The government alleged in the complaint that Google is looking to “neutralise or eliminate” rivals in the online ad marketplace through acquisitions and to force advertisers to use its products by making it difficult to use competitors' offerings.
It's part of a new, if slow and halting, push by the US to rein in big tech companies that have enjoyed largely unbridled growth in the past decade and a half.
“Monopolies threaten the free and fair markets upon which our economy is based.
They stifle innovation, they hurt producers and workers, and they increase costs for consumers,” Attorney General Merrick Garland said at a news conference Tuesday.
For 15 years, Garland said, Google has “pursued a course of anti-competitive conduct” that has stalled the rise of rival technologies and manipulated the mechanics of online ad auctions to force advertisers and publishers to use its tools.

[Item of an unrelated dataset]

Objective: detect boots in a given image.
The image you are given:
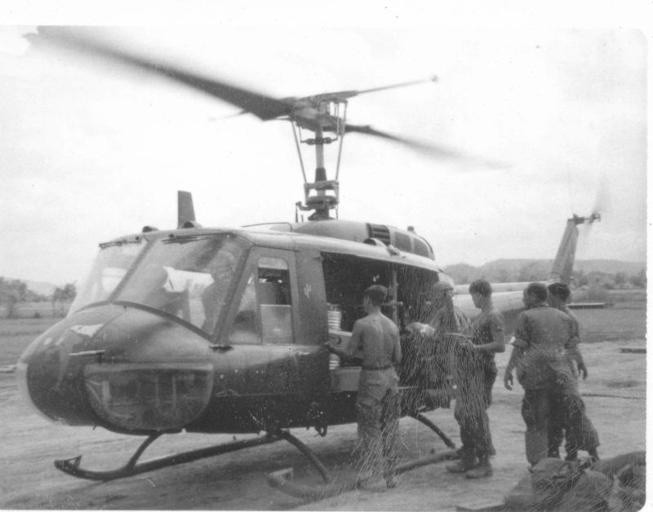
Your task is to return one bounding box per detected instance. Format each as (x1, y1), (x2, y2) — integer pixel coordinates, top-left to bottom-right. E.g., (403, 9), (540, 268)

In so doing, he added, Google ”engaged in exclusionary conduct” that has “severely weakened,” if not destroyed, competition in the ad tech industry.
The suit, the latest legal action brought by the government against Google, accuses the company of unlawfully monopolising the way ads are served online by excluding competitors. Google's ad manager lets large publishers who have significant direct sales manage their advertisements.
The ad exchange, meanwhile, is a real-time marketplace to buy and sell online display ads.
Garland said Google controls the technology used by most major website publishers to offer advertising space for sale, as well as the largest ad exchange that matches publishers and advertisers together when ad space is sold. The result, he added, is that “website creators earn less and advertisers pay more.”
The lawsuit, filed in federal court in Alexandria, Virginia, demands that Google divest itself of the businesses of controlling the technical tools that manage the buying, selling and auctioning of digital display advertising, remaining with search — its core business — and other products and services including YouTube, Gmail and cloud services.